WHAT TO WORK ON —
Everything from the line that holds "What space is" through the end of the data below should be output exactly, both ends included.

[START]

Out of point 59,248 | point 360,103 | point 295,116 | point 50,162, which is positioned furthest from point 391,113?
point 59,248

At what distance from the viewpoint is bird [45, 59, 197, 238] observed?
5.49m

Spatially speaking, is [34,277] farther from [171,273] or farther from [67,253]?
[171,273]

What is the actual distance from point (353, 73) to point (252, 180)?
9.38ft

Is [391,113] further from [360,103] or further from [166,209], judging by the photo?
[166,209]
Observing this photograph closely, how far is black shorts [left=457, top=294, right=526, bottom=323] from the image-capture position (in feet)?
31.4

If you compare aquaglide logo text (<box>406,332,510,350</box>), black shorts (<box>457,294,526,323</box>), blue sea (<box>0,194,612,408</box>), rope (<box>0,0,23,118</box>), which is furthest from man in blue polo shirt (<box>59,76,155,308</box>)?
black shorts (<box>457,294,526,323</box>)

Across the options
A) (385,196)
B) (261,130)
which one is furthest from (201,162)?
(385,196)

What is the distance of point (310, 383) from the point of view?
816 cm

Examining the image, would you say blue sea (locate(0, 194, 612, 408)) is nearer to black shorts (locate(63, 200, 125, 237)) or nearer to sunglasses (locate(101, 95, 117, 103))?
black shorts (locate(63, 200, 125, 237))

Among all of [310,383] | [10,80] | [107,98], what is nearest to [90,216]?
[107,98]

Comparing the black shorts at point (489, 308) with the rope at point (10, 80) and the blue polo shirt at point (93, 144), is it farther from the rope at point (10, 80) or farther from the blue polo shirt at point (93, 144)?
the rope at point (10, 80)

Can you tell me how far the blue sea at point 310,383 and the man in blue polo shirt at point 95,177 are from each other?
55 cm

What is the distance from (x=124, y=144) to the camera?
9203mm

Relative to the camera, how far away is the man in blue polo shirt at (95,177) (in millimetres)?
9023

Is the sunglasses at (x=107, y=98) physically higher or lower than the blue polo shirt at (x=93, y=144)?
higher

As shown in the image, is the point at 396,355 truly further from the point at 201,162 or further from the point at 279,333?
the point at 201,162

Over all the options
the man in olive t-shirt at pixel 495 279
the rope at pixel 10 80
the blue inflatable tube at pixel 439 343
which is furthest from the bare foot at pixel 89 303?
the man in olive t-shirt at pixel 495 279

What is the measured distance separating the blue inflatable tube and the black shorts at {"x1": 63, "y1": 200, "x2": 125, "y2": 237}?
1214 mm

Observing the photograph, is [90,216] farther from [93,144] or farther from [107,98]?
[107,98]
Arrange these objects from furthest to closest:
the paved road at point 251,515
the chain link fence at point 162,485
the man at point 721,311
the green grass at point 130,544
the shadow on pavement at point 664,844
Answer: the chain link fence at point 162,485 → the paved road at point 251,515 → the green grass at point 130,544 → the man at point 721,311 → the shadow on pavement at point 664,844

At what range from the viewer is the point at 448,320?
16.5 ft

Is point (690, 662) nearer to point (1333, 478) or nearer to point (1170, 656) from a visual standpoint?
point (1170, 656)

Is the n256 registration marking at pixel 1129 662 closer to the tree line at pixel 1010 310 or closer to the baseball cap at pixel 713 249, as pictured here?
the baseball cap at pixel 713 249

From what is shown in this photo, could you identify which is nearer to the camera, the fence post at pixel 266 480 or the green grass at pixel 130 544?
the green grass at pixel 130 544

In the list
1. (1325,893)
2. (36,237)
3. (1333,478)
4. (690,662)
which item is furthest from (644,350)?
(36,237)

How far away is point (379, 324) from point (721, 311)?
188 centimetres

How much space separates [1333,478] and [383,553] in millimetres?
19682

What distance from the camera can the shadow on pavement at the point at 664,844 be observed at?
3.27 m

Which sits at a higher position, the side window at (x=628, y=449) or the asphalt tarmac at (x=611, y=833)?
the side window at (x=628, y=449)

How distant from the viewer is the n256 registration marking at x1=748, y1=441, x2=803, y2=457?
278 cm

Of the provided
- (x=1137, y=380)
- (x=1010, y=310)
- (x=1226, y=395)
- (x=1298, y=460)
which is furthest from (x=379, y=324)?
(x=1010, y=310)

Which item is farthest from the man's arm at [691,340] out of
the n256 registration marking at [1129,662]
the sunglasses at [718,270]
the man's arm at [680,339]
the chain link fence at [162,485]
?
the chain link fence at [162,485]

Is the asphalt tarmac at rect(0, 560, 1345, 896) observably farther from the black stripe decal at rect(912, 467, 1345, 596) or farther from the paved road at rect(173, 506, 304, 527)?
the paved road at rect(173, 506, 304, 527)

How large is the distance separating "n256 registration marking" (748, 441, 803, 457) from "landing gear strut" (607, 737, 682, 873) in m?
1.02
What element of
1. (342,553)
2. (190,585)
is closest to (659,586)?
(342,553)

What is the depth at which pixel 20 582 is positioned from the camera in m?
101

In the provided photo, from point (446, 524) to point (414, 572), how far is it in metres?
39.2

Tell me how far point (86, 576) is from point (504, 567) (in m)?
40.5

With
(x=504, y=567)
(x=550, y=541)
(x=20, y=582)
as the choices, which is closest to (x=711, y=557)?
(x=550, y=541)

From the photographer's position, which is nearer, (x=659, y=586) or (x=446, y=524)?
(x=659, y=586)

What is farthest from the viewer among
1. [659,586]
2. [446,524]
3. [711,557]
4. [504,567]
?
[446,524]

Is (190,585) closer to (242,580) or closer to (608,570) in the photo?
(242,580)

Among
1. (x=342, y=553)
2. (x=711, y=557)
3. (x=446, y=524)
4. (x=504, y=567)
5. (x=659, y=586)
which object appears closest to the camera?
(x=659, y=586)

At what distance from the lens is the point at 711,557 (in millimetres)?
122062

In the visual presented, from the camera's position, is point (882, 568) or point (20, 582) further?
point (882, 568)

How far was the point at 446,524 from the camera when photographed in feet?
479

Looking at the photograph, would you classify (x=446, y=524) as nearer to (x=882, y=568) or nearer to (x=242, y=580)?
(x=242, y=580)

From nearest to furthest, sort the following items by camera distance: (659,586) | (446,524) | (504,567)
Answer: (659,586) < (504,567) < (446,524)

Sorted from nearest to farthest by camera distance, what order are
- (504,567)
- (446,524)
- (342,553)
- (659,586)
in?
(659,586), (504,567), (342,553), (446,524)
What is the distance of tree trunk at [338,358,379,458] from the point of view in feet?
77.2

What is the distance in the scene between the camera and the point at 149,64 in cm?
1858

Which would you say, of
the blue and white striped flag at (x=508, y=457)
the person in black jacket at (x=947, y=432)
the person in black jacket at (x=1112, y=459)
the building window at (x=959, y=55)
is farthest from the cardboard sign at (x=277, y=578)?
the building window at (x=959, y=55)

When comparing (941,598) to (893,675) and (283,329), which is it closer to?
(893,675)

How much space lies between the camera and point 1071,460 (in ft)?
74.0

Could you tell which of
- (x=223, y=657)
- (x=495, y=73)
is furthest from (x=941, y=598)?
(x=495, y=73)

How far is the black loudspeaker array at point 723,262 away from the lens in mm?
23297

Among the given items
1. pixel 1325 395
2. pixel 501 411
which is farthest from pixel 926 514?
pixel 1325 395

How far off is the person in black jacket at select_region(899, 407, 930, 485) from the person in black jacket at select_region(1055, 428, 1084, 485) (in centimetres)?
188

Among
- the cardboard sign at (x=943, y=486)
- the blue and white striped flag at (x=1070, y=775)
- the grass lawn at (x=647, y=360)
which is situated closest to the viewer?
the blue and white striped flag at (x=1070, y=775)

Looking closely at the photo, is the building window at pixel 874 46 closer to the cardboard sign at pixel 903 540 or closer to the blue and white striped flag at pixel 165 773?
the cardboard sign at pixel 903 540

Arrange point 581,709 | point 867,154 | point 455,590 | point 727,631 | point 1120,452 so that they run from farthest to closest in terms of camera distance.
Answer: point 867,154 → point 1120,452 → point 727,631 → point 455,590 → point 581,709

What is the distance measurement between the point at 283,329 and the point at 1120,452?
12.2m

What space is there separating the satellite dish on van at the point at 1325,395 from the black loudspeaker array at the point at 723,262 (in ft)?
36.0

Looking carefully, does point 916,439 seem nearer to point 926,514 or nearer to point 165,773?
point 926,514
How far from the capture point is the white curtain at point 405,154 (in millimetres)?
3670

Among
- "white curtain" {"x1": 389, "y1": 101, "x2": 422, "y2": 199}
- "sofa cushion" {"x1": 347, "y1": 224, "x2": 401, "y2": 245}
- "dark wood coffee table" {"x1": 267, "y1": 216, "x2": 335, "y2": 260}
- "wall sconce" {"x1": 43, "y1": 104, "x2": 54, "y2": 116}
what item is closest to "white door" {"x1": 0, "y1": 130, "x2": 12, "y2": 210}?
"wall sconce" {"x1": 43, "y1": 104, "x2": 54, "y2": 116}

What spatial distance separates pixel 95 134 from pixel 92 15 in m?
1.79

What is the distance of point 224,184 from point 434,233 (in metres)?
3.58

[END]

WRITTEN RESPONSE —
What space is there separating the satellite dish on van at the point at 1325,395 from the black loudspeaker array at the point at 723,262 (in ft)?
36.0

Looking carefully, does point 916,439 seem nearer to point 926,514 or nearer to point 165,773?
point 926,514
How far from the capture point is the white curtain at point 405,154 (in millimetres)?
3670

Among
- "white curtain" {"x1": 389, "y1": 101, "x2": 422, "y2": 199}
- "sofa cushion" {"x1": 347, "y1": 224, "x2": 401, "y2": 245}
- "dark wood coffee table" {"x1": 267, "y1": 216, "x2": 335, "y2": 260}
- "wall sconce" {"x1": 43, "y1": 104, "x2": 54, "y2": 116}
what item is closest to "white door" {"x1": 0, "y1": 130, "x2": 12, "y2": 210}?
"wall sconce" {"x1": 43, "y1": 104, "x2": 54, "y2": 116}

What spatial distance separates pixel 95 134 from pixel 92 15 in m?
1.79

What is the distance of point 224,184 from point 434,233 (in metres)?
3.58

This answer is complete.